**INFORMATION GIVEN**
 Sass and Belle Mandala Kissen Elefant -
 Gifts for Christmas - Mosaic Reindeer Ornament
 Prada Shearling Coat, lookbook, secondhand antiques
--
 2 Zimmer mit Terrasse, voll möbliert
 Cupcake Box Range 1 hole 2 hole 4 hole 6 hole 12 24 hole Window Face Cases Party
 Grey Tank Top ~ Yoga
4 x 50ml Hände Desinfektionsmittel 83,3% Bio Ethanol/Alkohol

**DIRECTIONS FOR THIS TASK**
Beginning with the line holding "Grey Tank Top ~ Yoga" and ending with the line holding "4 x 50ml Hände", write out the stretch of material above exactly; add no further lines.

**TASK ANSWER**
 Grey Tank Top ~ Yoga
4 x 50ml Hände Desinfektionsmittel 83,3% Bio Ethanol/Alkohol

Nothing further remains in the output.